:: Given text ::
------------------------------
16. On or about August 30, 2000, the Teagues sent Bisceglia a demand letter describing his unfair and/or deceptive acts and/or practices, outlining the applicable provisions of G.L.c. 93A, and demanding relief.
17. On or about September 14, 2000, the Teagues received a letter from Bisceglia dated September 13, 2000. Bisceglia did not offer to settle the claims alleged by the Teagues.
18. The Teagues breached the Purchase and Sale Agreement when the closing attorney and settlement agent demanded for the first time that Bisceglia execute the Affidavit as a condition of the mortgage loan.
19. Paragraph 21 of the Purchase and Sale Agreement provides for liquidated damages in the event of Teagues’ default. The liquidated damages provision of the Purchase and Sale Agreement is fair and reasonable. The amount of the deposit held by Bisceglia’s broker was $15,275.00.
13 RULINGS OF LAW
Based on the foregoing Findings of Fact, I make the following Rulings of Law.
The terms of the Purchase and Sale Agreement were unambiguous. The Purchase and Sale Agreement contained an integration clause stating that the agreement reflected the entire agreement of the parties. Bisceglia complied with all of his obligations under the Purchase and Sale Agreement.
At the closing, Bisceglia offered to hold the lender’s disbursement until the walk-through was completed by the Teagues. Bisceglia was ready to tender a quitclaim deed at the closing. Bisceglia had no legal obligation under the Purchase and Sale Agreement to sign the Title Insurance Affidavit that was presented to him at the closing. ATitle Insurance Affidavit is not a title document.
There was no consideration running from the Teagues and/or First Financial and/or First American to Bisceglia in exchange for the indemnification sought from him in the Affidavit.
There is nothing implicit in the Purchase and Sale Agreement at issue herein that required the seller to execute any loan documents as a condition for the buyers to obtain financing. The mortgage contingency contained in the Purchase and Sale Agreement is for the benefit of the Teagues and does not require them to obtain any particular type of mortgage nor does it require Bisceglia to satisfy any requirements that a buyer’s lender, e.g. First Financial, may have which a seller is not otherwise required to perform.
The term “marketable title” has little or no meaning under the circumstances of this case. As stated in Mishara v. Albion, 341 Mass. 652 (1961), “(T]he test of marketability is whether the title is good beyond a reasonable doubt. [Citations omitted.) The doubt is ‘such as would cause a prudent man to pause and hesitate before investing his money.’ First African Methodist Episcopal Soc. v. Brown, 147 Mass. 296, 298. The title must be ‘free from obvious defects, and substantial doubts.’ O’Meara v. Gleason, 246 Mass. 136, 138. But a mere possibility of a defect in title will not relieve the purchaser from liability under his contract. Ryder v. Garden Estates, Inc., 329 Mass. 10, 12, and cases cited.”
------------------------------
Excerpts from a spatial dataset
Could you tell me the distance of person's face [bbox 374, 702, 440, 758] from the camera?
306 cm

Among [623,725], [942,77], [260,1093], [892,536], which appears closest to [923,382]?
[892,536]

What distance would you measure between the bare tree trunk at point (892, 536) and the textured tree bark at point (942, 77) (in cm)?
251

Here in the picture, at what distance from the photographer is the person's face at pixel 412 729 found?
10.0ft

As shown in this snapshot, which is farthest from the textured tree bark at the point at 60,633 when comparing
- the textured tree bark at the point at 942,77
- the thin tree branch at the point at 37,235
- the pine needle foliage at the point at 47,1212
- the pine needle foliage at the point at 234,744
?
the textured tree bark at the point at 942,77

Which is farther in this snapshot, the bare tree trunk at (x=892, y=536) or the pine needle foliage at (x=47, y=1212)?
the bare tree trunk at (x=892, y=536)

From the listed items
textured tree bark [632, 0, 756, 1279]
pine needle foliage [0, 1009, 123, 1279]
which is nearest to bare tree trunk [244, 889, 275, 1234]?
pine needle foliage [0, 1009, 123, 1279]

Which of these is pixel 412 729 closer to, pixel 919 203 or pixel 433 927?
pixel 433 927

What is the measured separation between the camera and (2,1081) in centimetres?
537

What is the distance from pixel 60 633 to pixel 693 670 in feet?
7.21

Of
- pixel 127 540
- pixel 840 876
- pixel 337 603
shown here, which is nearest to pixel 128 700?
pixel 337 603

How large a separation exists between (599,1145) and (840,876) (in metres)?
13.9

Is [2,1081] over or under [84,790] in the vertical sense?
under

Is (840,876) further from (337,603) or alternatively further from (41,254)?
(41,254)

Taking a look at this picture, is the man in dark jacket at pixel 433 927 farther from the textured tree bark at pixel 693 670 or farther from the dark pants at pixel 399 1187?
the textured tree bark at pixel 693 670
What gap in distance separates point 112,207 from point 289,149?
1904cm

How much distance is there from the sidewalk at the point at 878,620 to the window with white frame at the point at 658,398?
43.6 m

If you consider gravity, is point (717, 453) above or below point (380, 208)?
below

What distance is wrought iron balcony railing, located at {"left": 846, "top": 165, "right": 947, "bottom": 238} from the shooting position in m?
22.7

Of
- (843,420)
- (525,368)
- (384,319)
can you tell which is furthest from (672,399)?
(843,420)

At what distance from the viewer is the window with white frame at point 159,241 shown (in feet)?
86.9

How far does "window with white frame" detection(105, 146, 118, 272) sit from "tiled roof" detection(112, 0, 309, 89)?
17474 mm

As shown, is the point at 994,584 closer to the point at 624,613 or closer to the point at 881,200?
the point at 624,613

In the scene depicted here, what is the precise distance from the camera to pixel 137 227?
------------------------------
:: Task requirements ::
A) In the court's findings and rulings on the Purchase and Sale Agreement, reproduce everything from "17. On or about" down to "Rulings of Law.".
B) Write the next part of the court's findings and rulings on the Purchase and Sale Agreement, beginning right after its final sentence.

:: Per-task answers ::
A)
17. On or about September 14, 2000, the Teagues received a letter from Bisceglia dated September 13, 2000. Bisceglia did not offer to settle the claims alleged by the Teagues.
18. The Teagues breached the Purchase and Sale Agreement when the closing attorney and settlement agent demanded for the first time that Bisceglia execute the Affidavit as a condition of the mortgage loan.
19. Paragraph 21 of the Purchase and Sale Agreement provides for liquidated damages in the event of Teagues’ default. The liquidated damages provision of the Purchase and Sale Agreement is fair and reasonable. The amount of the deposit held by Bisceglia’s broker was $15,275.00.
13 RULINGS OF LAW
Based on the foregoing Findings of Fact, I make the following Rulings of Law.

B)
At the closing, Bisceglia agreed to give the Teagues access to the property prior to the disbursement of funds. The Teagues agreed to Bisceglia’s proposal. There was no evidence presented at the trial to show that Bisceglia was not able to convey an “indefensible unencumbered estate." O’Meara v. Gleason, 246 Mass. 136, 138.
Bisceglia did not breach the Purchase and Sale Agreement or the implied covenant of good faith and fair dealing. Bisceglia did not violate G.L.c. 93A.
ORDER
Based on the forgoing Findings of Fact and Rulings of Law, it is ORDERED that Judgment enter for the
*66 Defendant, Paul M. Bisceglia, on the Plaintiffs’ Amended Complaint. It is further ORDERED that Judgment enter for the Defendant, Paul M. Bisceglia, on his Counterclaim against the Plaintiffs, Justin Teague and Jean Teague, in the amount of $15,275.00.14 Exhibit 2, Paragraph 7.
Exhibit 3.
Exhibit 2, Paragraph 21.
Exhibit 12.
Exhibit 13.
Exhibit 14.
Exhibit 5.
Ihe Teagues signed an “Occupancy Statement” (Exhibit 6) in which they certified that the mortgage loan was to finance the “purchase of a home to be used as our principal residence with occupancy to begin within 30 days after close of escrow . . .” Contrary to the Teagues’ Affidavit, they intended to use the property during their summer vacations and not as their primary residence. (Exhibit 19.)
The letter was sent by Kushner, Sanders & Krone, LLP and was dated July 14, 2000. Exhibit 4.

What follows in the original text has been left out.